**Goal**: Convert the entries below into a JSON list of strings, with one string per line and blank lines omitted.

**Data shown**:
⟨

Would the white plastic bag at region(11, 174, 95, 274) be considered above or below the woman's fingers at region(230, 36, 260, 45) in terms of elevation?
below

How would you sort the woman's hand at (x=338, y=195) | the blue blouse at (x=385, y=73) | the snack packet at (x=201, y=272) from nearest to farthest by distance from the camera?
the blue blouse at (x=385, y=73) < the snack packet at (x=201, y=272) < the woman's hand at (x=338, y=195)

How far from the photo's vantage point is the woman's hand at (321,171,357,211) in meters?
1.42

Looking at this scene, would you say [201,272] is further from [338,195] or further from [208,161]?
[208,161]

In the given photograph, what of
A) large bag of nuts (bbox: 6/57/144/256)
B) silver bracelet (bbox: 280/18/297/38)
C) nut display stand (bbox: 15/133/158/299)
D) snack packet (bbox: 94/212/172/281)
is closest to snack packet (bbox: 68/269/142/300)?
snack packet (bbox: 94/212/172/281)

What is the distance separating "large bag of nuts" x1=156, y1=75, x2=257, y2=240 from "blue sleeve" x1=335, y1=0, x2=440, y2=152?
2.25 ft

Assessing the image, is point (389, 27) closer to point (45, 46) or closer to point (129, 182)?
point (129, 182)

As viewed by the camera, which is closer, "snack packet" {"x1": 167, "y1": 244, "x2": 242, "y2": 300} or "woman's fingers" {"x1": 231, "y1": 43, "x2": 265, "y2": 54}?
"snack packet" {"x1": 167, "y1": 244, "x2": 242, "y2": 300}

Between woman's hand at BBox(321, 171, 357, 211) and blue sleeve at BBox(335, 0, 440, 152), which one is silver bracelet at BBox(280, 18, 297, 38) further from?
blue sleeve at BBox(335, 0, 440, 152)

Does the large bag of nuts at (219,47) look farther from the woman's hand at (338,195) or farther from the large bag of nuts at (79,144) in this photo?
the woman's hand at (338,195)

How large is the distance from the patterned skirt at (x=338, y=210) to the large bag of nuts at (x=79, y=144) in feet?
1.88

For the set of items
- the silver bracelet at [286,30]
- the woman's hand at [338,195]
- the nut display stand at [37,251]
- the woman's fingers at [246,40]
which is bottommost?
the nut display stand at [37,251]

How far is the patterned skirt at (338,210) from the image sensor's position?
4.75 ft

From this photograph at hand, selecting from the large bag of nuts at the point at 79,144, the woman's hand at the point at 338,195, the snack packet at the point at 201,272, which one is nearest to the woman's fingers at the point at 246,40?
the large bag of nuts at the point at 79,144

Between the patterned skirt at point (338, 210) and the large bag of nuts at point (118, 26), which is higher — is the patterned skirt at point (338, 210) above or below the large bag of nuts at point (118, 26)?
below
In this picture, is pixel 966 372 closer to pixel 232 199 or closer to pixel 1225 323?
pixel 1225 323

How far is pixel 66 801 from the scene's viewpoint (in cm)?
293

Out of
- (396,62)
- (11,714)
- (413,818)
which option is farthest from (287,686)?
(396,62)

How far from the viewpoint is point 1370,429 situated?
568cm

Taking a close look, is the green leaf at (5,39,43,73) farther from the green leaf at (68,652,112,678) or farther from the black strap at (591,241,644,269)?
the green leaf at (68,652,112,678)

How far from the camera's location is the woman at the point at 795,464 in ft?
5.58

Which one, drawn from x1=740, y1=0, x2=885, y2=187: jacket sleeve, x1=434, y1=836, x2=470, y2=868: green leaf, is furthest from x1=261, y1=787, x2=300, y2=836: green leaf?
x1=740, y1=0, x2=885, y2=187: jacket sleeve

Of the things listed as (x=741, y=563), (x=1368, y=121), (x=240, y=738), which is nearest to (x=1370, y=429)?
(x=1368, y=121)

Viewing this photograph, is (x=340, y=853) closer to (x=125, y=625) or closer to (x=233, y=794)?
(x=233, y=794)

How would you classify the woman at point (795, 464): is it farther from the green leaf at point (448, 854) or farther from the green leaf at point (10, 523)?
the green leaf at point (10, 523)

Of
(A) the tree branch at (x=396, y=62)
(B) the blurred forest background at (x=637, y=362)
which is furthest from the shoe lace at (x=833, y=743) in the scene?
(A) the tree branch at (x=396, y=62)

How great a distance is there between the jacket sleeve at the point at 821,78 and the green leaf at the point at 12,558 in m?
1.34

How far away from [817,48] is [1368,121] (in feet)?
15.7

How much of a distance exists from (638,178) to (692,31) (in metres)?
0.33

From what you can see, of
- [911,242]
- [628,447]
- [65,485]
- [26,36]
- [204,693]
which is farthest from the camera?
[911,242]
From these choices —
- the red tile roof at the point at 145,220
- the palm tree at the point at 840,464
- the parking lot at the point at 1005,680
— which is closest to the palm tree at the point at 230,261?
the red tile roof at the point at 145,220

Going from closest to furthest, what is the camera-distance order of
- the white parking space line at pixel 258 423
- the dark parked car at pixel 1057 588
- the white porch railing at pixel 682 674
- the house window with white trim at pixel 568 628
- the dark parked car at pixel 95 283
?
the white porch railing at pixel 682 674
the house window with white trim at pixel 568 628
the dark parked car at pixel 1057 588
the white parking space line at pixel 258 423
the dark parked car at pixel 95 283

⟩

**Response to this task**:
[
  "Would the white plastic bag at region(11, 174, 95, 274) be considered above or below the woman's fingers at region(230, 36, 260, 45) in terms of elevation?",
  "below",
  "How would you sort the woman's hand at (x=338, y=195) | the blue blouse at (x=385, y=73) | the snack packet at (x=201, y=272) from nearest to farthest by distance from the camera?",
  "the blue blouse at (x=385, y=73) < the snack packet at (x=201, y=272) < the woman's hand at (x=338, y=195)",
  "How far from the photo's vantage point is the woman's hand at (321,171,357,211) in meters?",
  "1.42",
  "Looking at this scene, would you say [201,272] is further from [338,195] or further from [208,161]?",
  "[208,161]",
  "In the given photograph, what of",
  "A) large bag of nuts (bbox: 6/57/144/256)",
  "B) silver bracelet (bbox: 280/18/297/38)",
  "C) nut display stand (bbox: 15/133/158/299)",
  "D) snack packet (bbox: 94/212/172/281)",
  "is closest to snack packet (bbox: 68/269/142/300)?",
  "snack packet (bbox: 94/212/172/281)",
  "What is the distance separating \"large bag of nuts\" x1=156, y1=75, x2=257, y2=240 from \"blue sleeve\" x1=335, y1=0, x2=440, y2=152?",
  "2.25 ft",
  "Assessing the image, is point (389, 27) closer to point (45, 46) or closer to point (129, 182)?",
  "point (129, 182)",
  "As viewed by the camera, which is closer, \"snack packet\" {\"x1\": 167, \"y1\": 244, \"x2\": 242, \"y2\": 300} or \"woman's fingers\" {\"x1\": 231, \"y1\": 43, \"x2\": 265, \"y2\": 54}?",
  "\"snack packet\" {\"x1\": 167, \"y1\": 244, \"x2\": 242, \"y2\": 300}",
  "Between woman's hand at BBox(321, 171, 357, 211) and blue sleeve at BBox(335, 0, 440, 152), which one is silver bracelet at BBox(280, 18, 297, 38) further from?",
  "blue sleeve at BBox(335, 0, 440, 152)",
  "Does the large bag of nuts at (219,47) look farther from the woman's hand at (338,195) or farther from the large bag of nuts at (79,144) in this photo?",
  "the woman's hand at (338,195)",
  "How large is the distance from the patterned skirt at (x=338, y=210) to the large bag of nuts at (x=79, y=144) in feet?",
  "1.88",
  "For the set of items",
  "- the silver bracelet at [286,30]",
  "- the woman's hand at [338,195]",
  "- the nut display stand at [37,251]",
  "- the woman's fingers at [246,40]",
  "which is bottommost?",
  "the nut display stand at [37,251]",
  "How far is the patterned skirt at (338,210) from the image sensor's position?",
  "4.75 ft",
  "From this photograph at hand, selecting from the large bag of nuts at the point at 79,144, the woman's hand at the point at 338,195, the snack packet at the point at 201,272, which one is nearest to the woman's fingers at the point at 246,40?",
  "the large bag of nuts at the point at 79,144",
  "Between the patterned skirt at point (338, 210) and the large bag of nuts at point (118, 26), which is higher — is the patterned skirt at point (338, 210) above or below the large bag of nuts at point (118, 26)?",
  "below",
  "In this picture, is pixel 966 372 closer to pixel 232 199 or closer to pixel 1225 323?",
  "pixel 1225 323",
  "How far is pixel 66 801 from the scene's viewpoint (in cm)?",
  "293",
  "Out of",
  "- (396,62)",
  "- (11,714)",
  "- (413,818)",
  "which option is farthest from (287,686)?",
  "(396,62)",
  "How far from the viewpoint is point 1370,429 situated?",
  "568cm",
  "Taking a close look, is the green leaf at (5,39,43,73) farther from the green leaf at (68,652,112,678) or farther from the black strap at (591,241,644,269)?",
  "the green leaf at (68,652,112,678)",
  "How far from the camera's location is the woman at the point at 795,464 in ft?",
  "5.58",
  "Which one, drawn from x1=740, y1=0, x2=885, y2=187: jacket sleeve, x1=434, y1=836, x2=470, y2=868: green leaf, is furthest from x1=261, y1=787, x2=300, y2=836: green leaf?",
  "x1=740, y1=0, x2=885, y2=187: jacket sleeve",
  "Of the things listed as (x=741, y=563), (x=1368, y=121), (x=240, y=738), which is nearest to (x=1370, y=429)?",
  "(x=1368, y=121)",
  "Viewing this photograph, is (x=340, y=853) closer to (x=125, y=625) or closer to (x=233, y=794)?",
  "(x=233, y=794)",
  "How would you classify the woman at point (795, 464): is it farther from the green leaf at point (448, 854) or farther from the green leaf at point (10, 523)?",
  "the green leaf at point (10, 523)",
  "Of",
  "(A) the tree branch at (x=396, y=62)",
  "(B) the blurred forest background at (x=637, y=362)",
  "which is furthest from the shoe lace at (x=833, y=743) in the scene?",
  "(A) the tree branch at (x=396, y=62)",
  "How great a distance is there between the jacket sleeve at the point at 821,78 and the green leaf at the point at 12,558 in m?",
  "1.34",
  "How far away from [817,48] is [1368,121] (in feet)?",
  "15.7",
  "How much of a distance exists from (638,178) to (692,31) (in metres)?",
  "0.33",
  "From what you can see, of",
  "- [911,242]",
  "- [628,447]",
  "- [65,485]",
  "- [26,36]",
  "- [204,693]",
  "which is farthest from the camera?",
  "[911,242]",
  "From these choices —",
  "- the red tile roof at the point at 145,220",
  "- the palm tree at the point at 840,464",
  "- the parking lot at the point at 1005,680",
  "— which is closest to the palm tree at the point at 230,261?",
  "the red tile roof at the point at 145,220",
  "Going from closest to furthest, what is the camera-distance order of",
  "- the white parking space line at pixel 258 423",
  "- the dark parked car at pixel 1057 588",
  "- the white porch railing at pixel 682 674",
  "- the house window with white trim at pixel 568 628",
  "- the dark parked car at pixel 95 283",
  "?",
  "the white porch railing at pixel 682 674",
  "the house window with white trim at pixel 568 628",
  "the dark parked car at pixel 1057 588",
  "the white parking space line at pixel 258 423",
  "the dark parked car at pixel 95 283"
]